The Fighting Temptations is a 2003 American musical comedy film directed by Jonathan Lynn, written by Elizabeth Hunter and Saladin K. Patterson, and distributed by Paramount Pictures and MTV Films. The main plot revolves around Darrin Hill (Cuba Gooding Jr.) who travels to his hometown of Monte Carlo, Georgia as he attempts to revive a church choir in order to enter a gospel competition with the help of a beautiful lounge singer and childhood friend, Lilly (Beyoncé Knowles), with whom he falls in love. Through the choir's music, Darrin brings the church community back together all the while seeking a relationship with Lilly.

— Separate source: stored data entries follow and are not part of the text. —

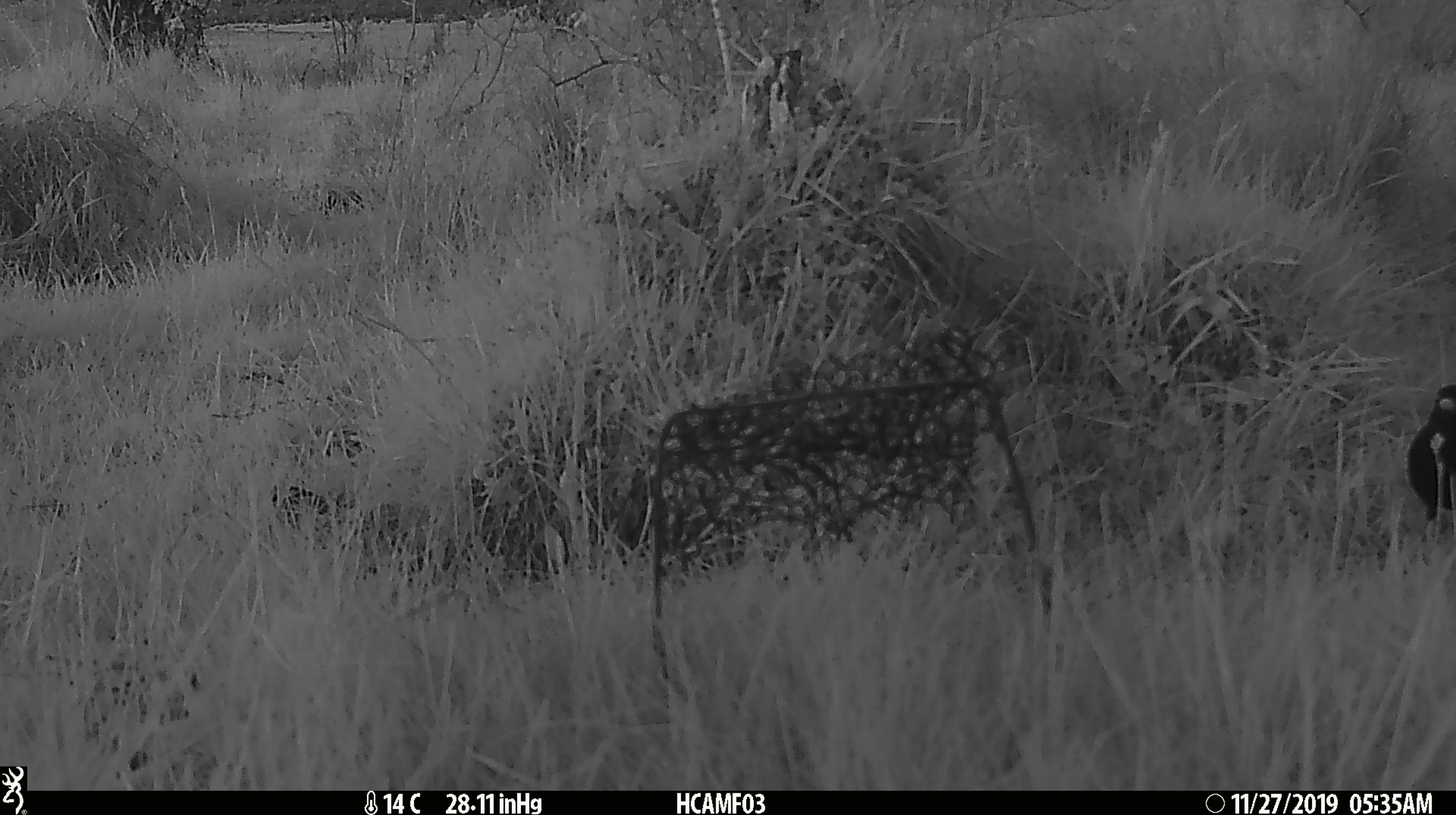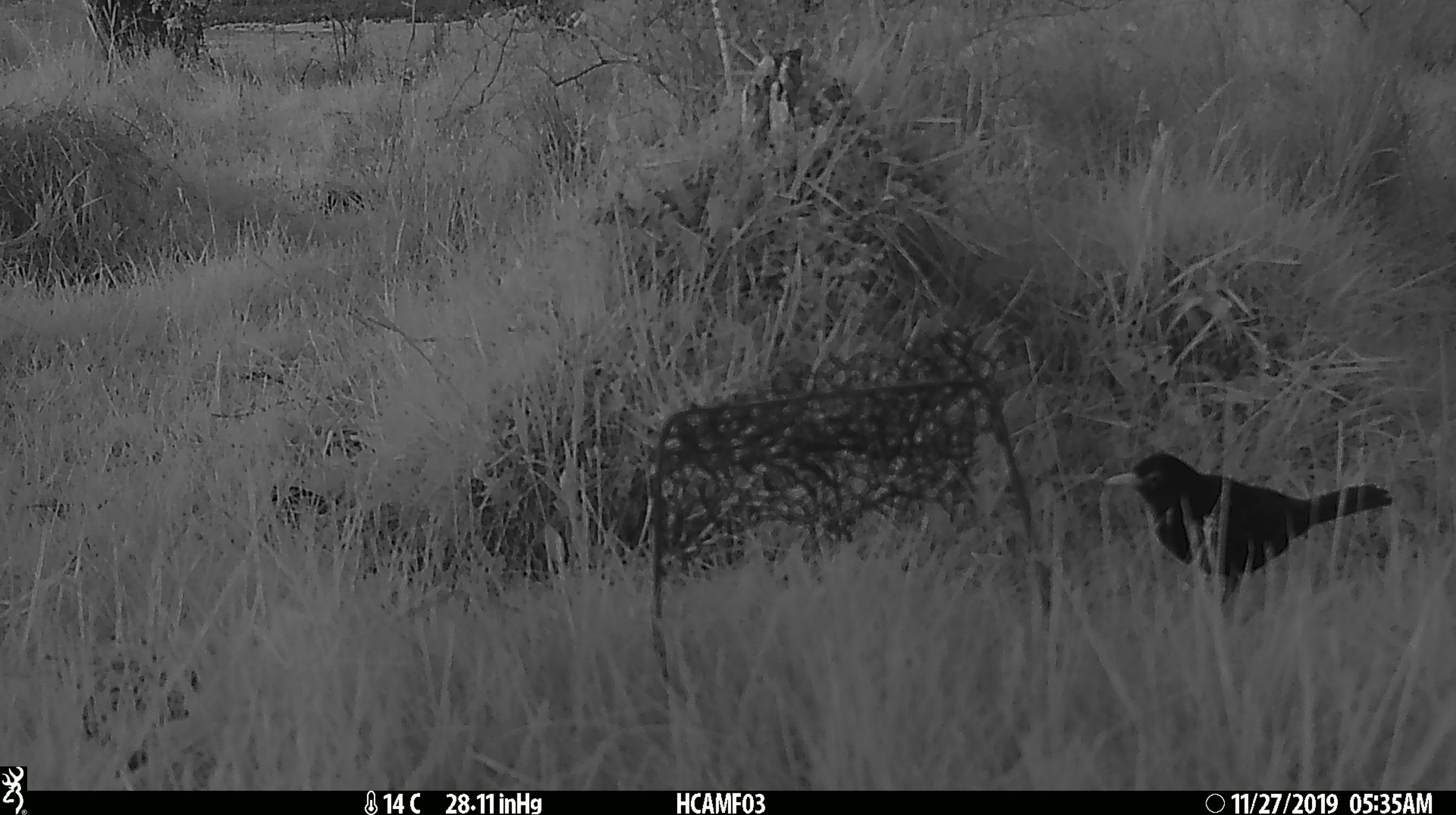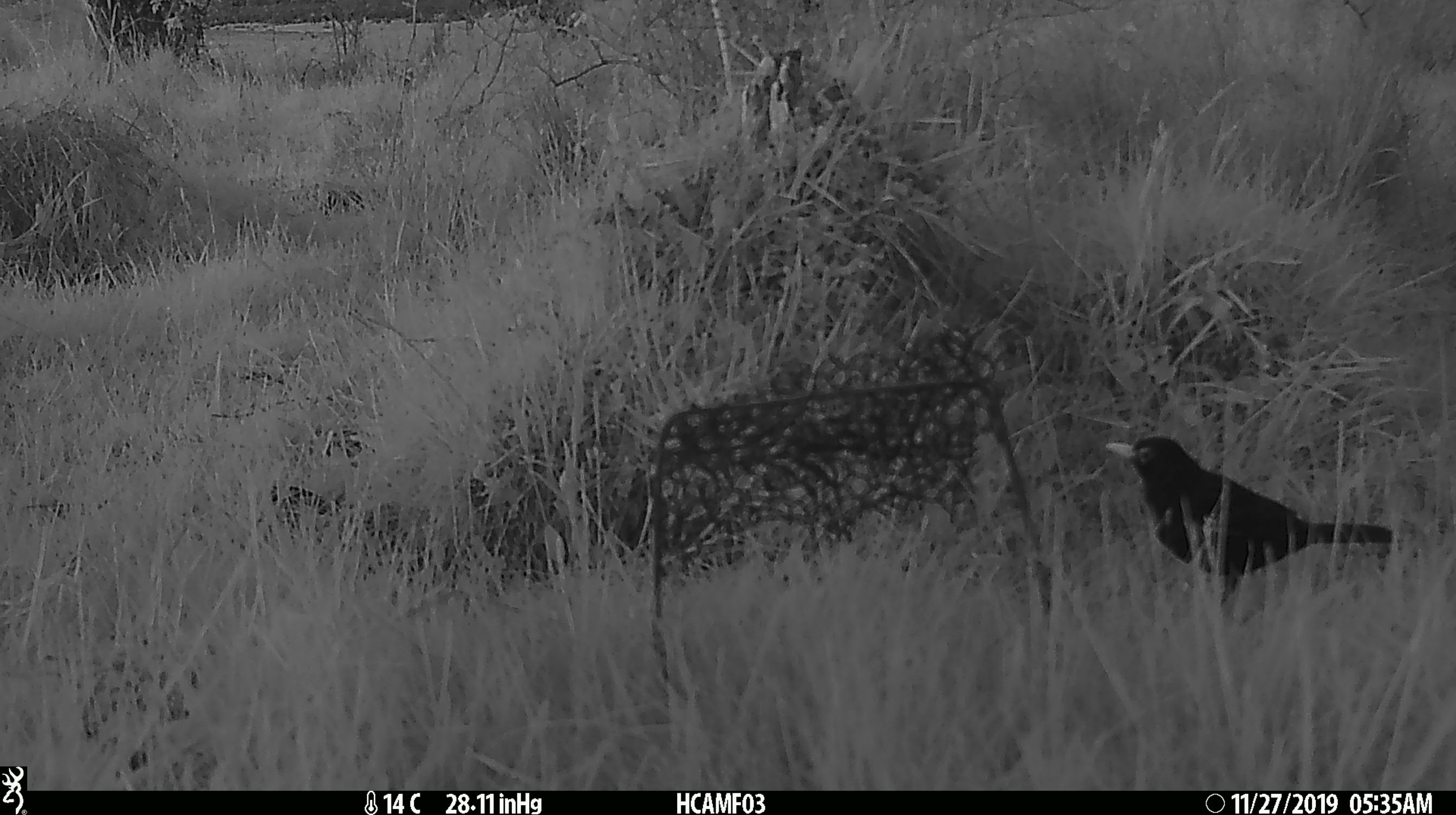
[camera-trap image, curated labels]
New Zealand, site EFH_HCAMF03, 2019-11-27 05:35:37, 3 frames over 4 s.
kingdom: Animalia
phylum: Chordata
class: Aves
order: Passeriformes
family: Turdidae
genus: Turdus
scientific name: Turdus merula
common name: eurasian blackbird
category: blackbird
Blackbird (eurasian blackbird) (Turdus merula).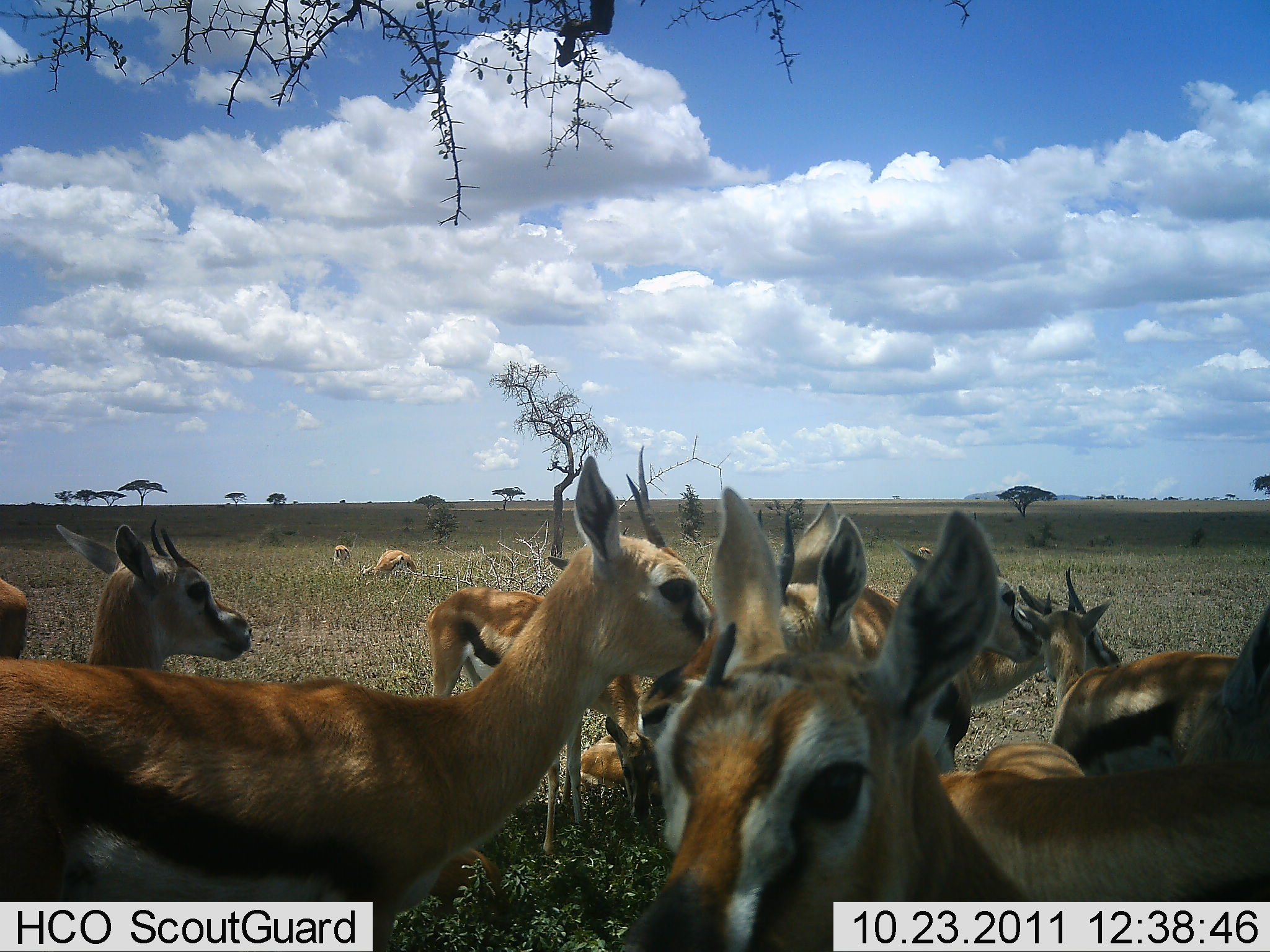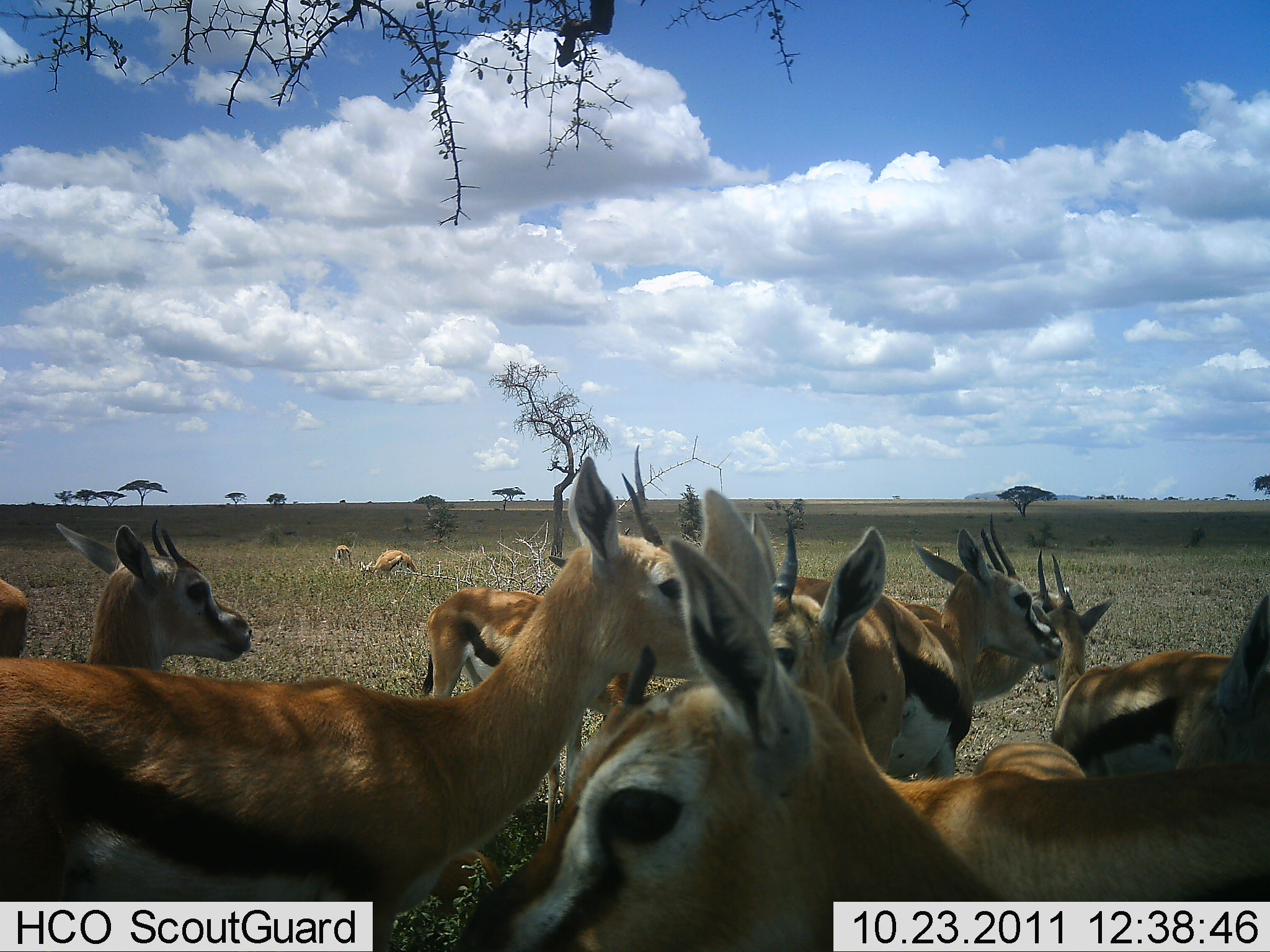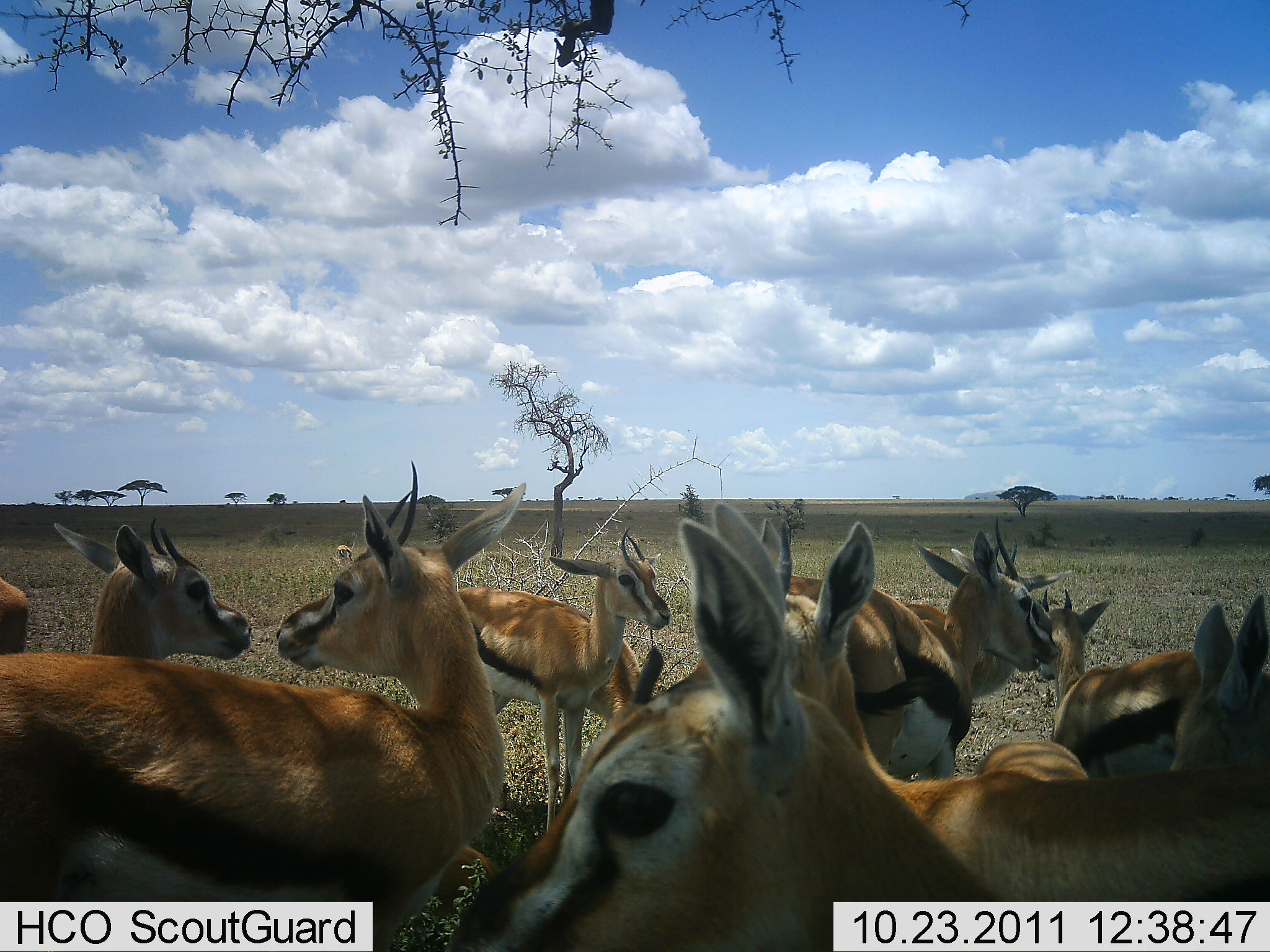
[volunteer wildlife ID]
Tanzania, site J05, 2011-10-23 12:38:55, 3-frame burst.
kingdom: Animalia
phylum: Chordata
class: Mammalia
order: Artiodactyla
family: Bovidae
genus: Eudorcas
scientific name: Eudorcas thomsonii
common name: thomson's gazelle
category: gazellethomsons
Gazellethomsons (thomson's gazelle) (Eudorcas thomsonii), count 11-50. Behavior (volunteer vote fractions): standing 93%, resting 14%, moving 7%, interacting 36%. Young present (vote fraction): 7%. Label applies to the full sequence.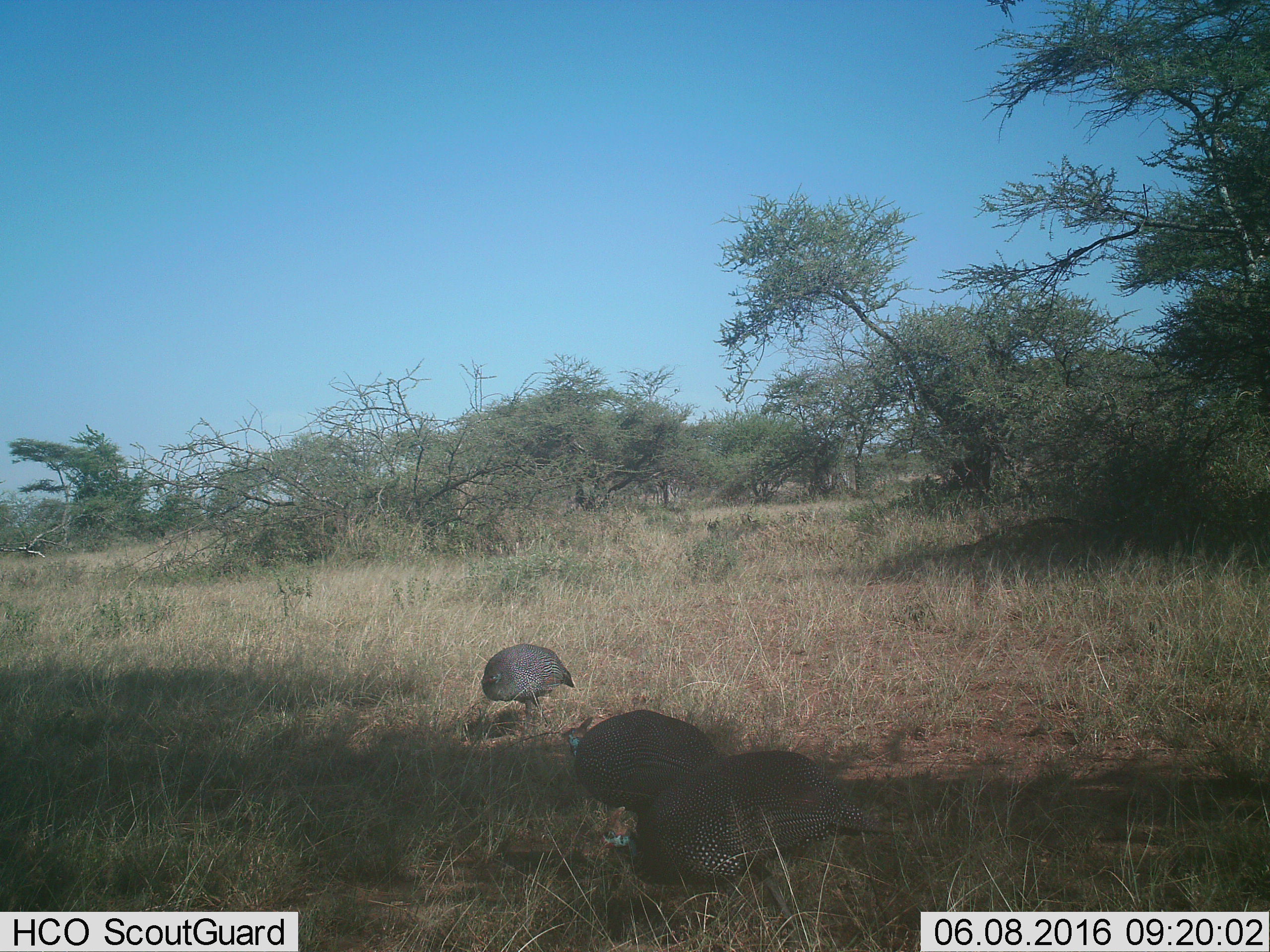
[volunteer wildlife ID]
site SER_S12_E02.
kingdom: Animalia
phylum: Chordata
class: Aves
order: Galliformes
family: Numididae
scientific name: Numididae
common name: guineafowl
Guineafowl (Numididae), count 3. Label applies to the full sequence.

The film is notable for its soundtrack and ensemble cast. The film received mixed reviews upon release.

Plot
In 1980, a young boy named Darrin Hill (Cuba Gooding Jr.) and his mother, MaryAnn (Faith Evans), are run out of town after MaryAnn was soon discovered to be singing secular music when she also sings in a church choir. Aunt Sally (Ann Nesby) attempts to defend MaryAnn, but it fails. The church's cowardly pastor, Reverend Lewis (Wendell Pierce), is too afraid of the other church members to let her stay. MaryAnn and Darrin are last seen saying goodbye to Aunt Sally, as they sadly wave goodbye with each other. In 2003, Darrin has grown up to become a successful advertising executive in New York City with a bad habit of lying. Darrin's only true friend and secretary, Rosa Lopez (Lourdes Benedicto), does a good job at keeping his credit problems under control. However, Darrin has achieved so much under false pretenses and faked his college degree and high school diploma. Darrin also lied about being the son of a congressman, and his lies soon catch up with him and get him in trouble with his paranoid boss (Dakin Matthews) and Darrin loses his job. After being tracked down by a private investigator, Darrin soon finds out that Aunt Sally has died.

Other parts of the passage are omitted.